With regard to this production's costumes, the actors' wigs, hats, waistcoats, capes, breeches, and other wardrobe elements visually cast the story in approximately 1650 France. Film historian Bernard Hanson in his article "D. W. Griffith: Some Sources", published in the December 1972 issue of The Art Bulletin, states that it appears there was no "systematic research" by Griffith in this early, small project to portray a specific, historically accurate time period with the costumes and sets. Instead, it was likely that the director's intention in The Golden Louis was simply to convey a general impression of Old Paris to theater audiences, one that could be interpreted as being set within a very broad timeframe, somewhere in the 17th or even 18th centuries.

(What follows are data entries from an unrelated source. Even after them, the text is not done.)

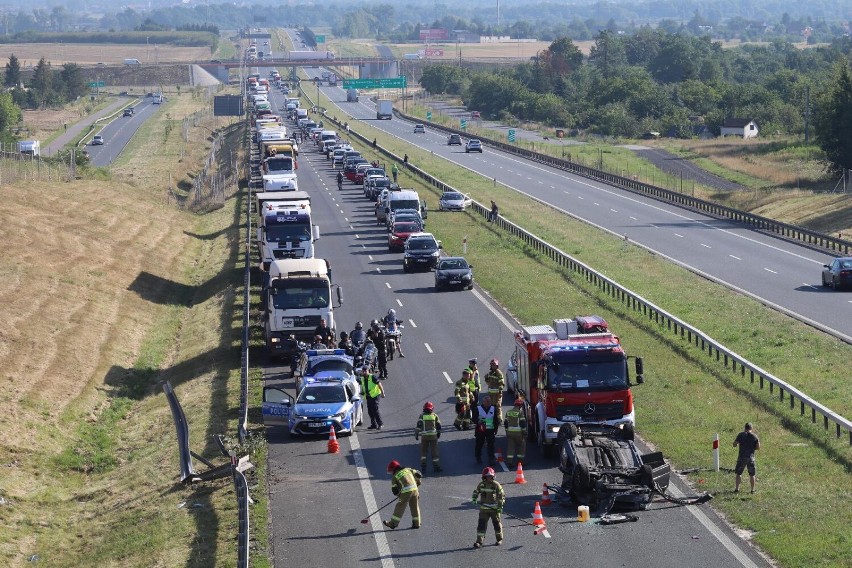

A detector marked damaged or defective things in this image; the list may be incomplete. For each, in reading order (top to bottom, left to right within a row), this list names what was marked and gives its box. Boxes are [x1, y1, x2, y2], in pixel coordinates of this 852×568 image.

overturned vehicle [560, 422, 672, 510]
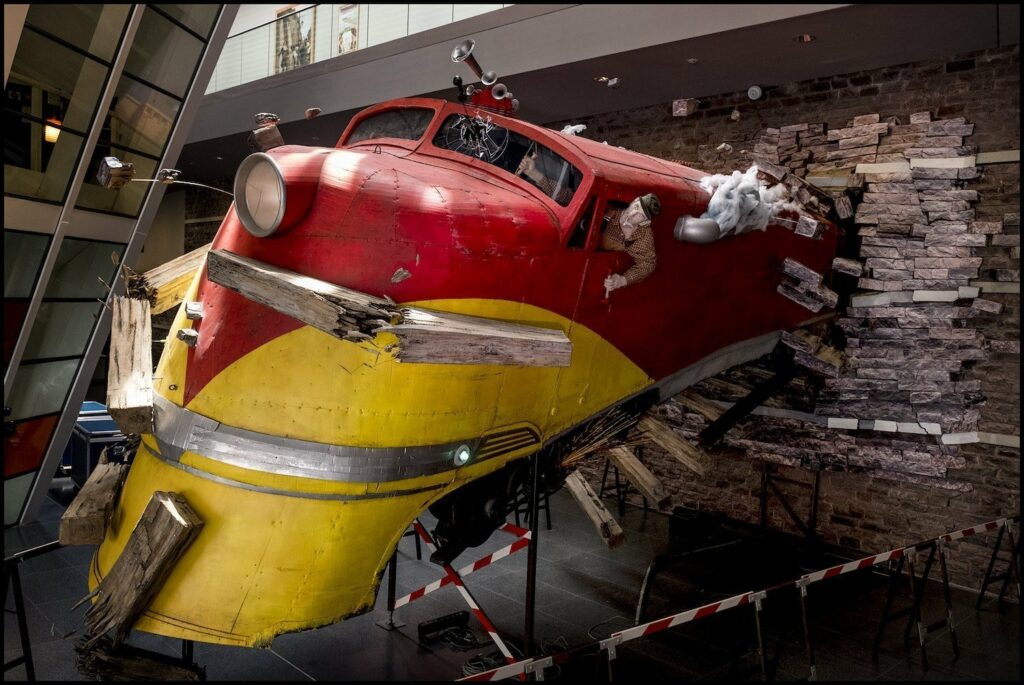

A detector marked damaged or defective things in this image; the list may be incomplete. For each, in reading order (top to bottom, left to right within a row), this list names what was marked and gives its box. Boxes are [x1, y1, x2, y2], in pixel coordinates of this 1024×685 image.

broken wooden beam [129, 241, 215, 313]
splintered wood plank [130, 241, 214, 313]
broken wooden beam [207, 248, 573, 366]
splintered wood plank [207, 248, 573, 366]
splintered wood plank [106, 294, 153, 432]
broken wooden beam [107, 294, 152, 432]
splintered wood plank [58, 456, 128, 548]
broken wooden beam [58, 456, 128, 548]
broken wooden beam [561, 466, 622, 548]
splintered wood plank [561, 473, 622, 548]
splintered wood plank [602, 444, 675, 507]
broken wooden beam [606, 444, 671, 507]
broken wooden beam [630, 411, 712, 475]
splintered wood plank [638, 413, 712, 479]
splintered wood plank [80, 491, 202, 647]
broken wooden beam [81, 491, 203, 647]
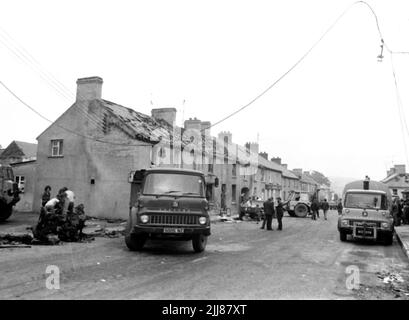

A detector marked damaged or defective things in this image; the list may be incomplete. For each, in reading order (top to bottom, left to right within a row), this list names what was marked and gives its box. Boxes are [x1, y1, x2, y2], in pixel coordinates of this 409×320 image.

damaged stone house [34, 76, 290, 219]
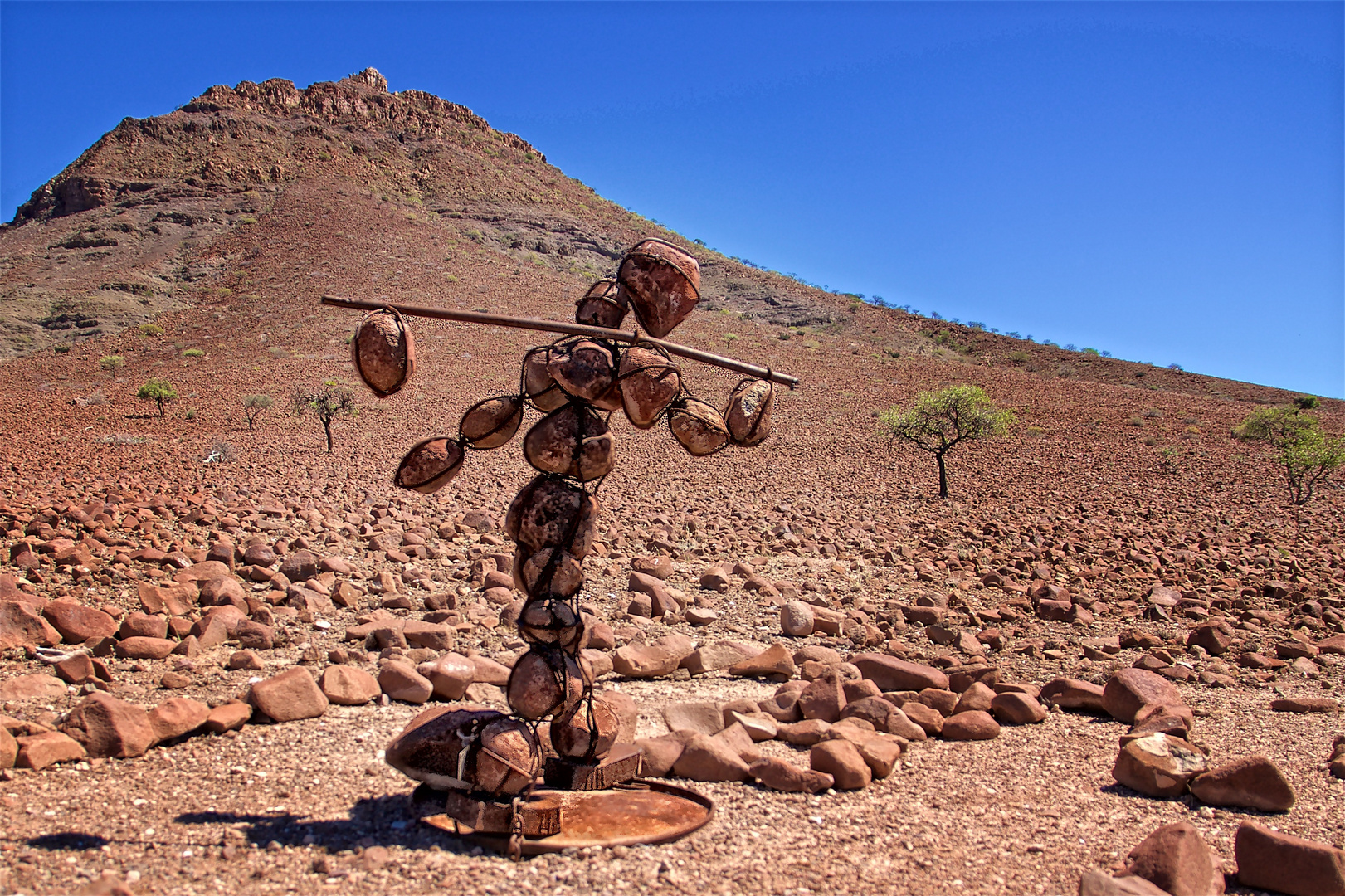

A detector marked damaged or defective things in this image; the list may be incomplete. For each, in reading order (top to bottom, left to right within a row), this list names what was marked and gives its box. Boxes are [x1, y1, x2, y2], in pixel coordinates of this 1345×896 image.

rusty metal rod [320, 294, 800, 388]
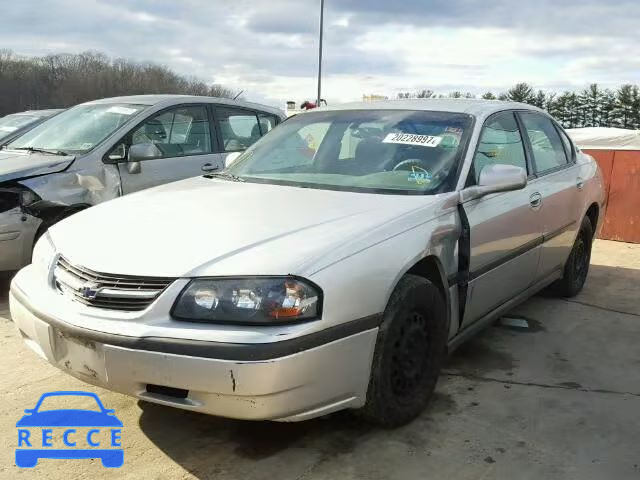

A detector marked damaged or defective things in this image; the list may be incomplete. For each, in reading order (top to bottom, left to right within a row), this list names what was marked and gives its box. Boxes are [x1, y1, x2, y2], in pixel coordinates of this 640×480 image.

damaged white minivan [0, 94, 284, 274]
damaged white minivan [10, 99, 604, 426]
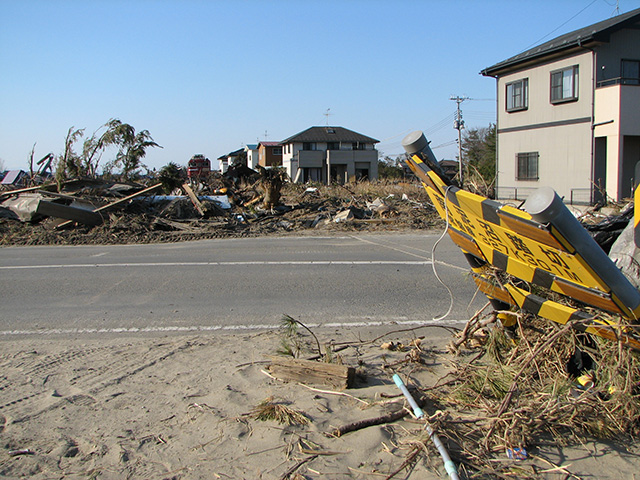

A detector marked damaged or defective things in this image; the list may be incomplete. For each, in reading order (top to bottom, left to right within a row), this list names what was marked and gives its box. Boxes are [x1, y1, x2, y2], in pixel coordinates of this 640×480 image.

bent metal pole [524, 186, 640, 316]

Many moviegoers in 1908 may have cared little about the actual historical accuracy of the sets and costumes in the films they viewed; nevertheless, period costumes and furnishings can often, as in the case of The Golden Louis, create anachronisms in historical portrayals, items that can either be subtly or glaringly misplaced in time. The game of roulette featured in this short and mentioned in plot descriptions in 1908 film publications is one such anachronism. The table game as presented in the film was not developed in France until well into the 1700s, when it was adapted from an Italian numbers game called biribi. After a series of modifications and innovations, roulette achieved its present layout and wheel structure about 1790, roughly 140 years after the costume styles featured in The Golden Louis.

==Release and reception==
Given the brevity of this drama, with a film length of just 474 feet and an original runtime of approximately seven minutes, it was released and distributed by Biograph on a single 1000-foot split reel, which was a standard reel sent to theaters that held two or more entirely separate motion pictures. The Golden Louis on its reel accompanied another slightly longer Griffith-directed film, the 526-foot comedy The Politician's Love Story. (Note: During the silent era, a "standard" reel could accommodate a little over 1000 feet of film. A full reel at that time also had a maximum running time between 15 and 16 minutes. While projection speeds differed at various cinemas in the silent period, especially in the early years, films were then, on average, projected at 16 frames per second. That speed was much slower than the 24 frames of later sound films. See How Movies Work by Bruce F. Kawin (New York: Macmillan Publishing Company, 1987, pp. 46-47).)

In the March 1909 issue of The Nickelodeon, the Chicago trade publication's reviewer H. A. Downey summarizes the film as fundamentally a morality lesson that portrays "the fallacy of good intentions".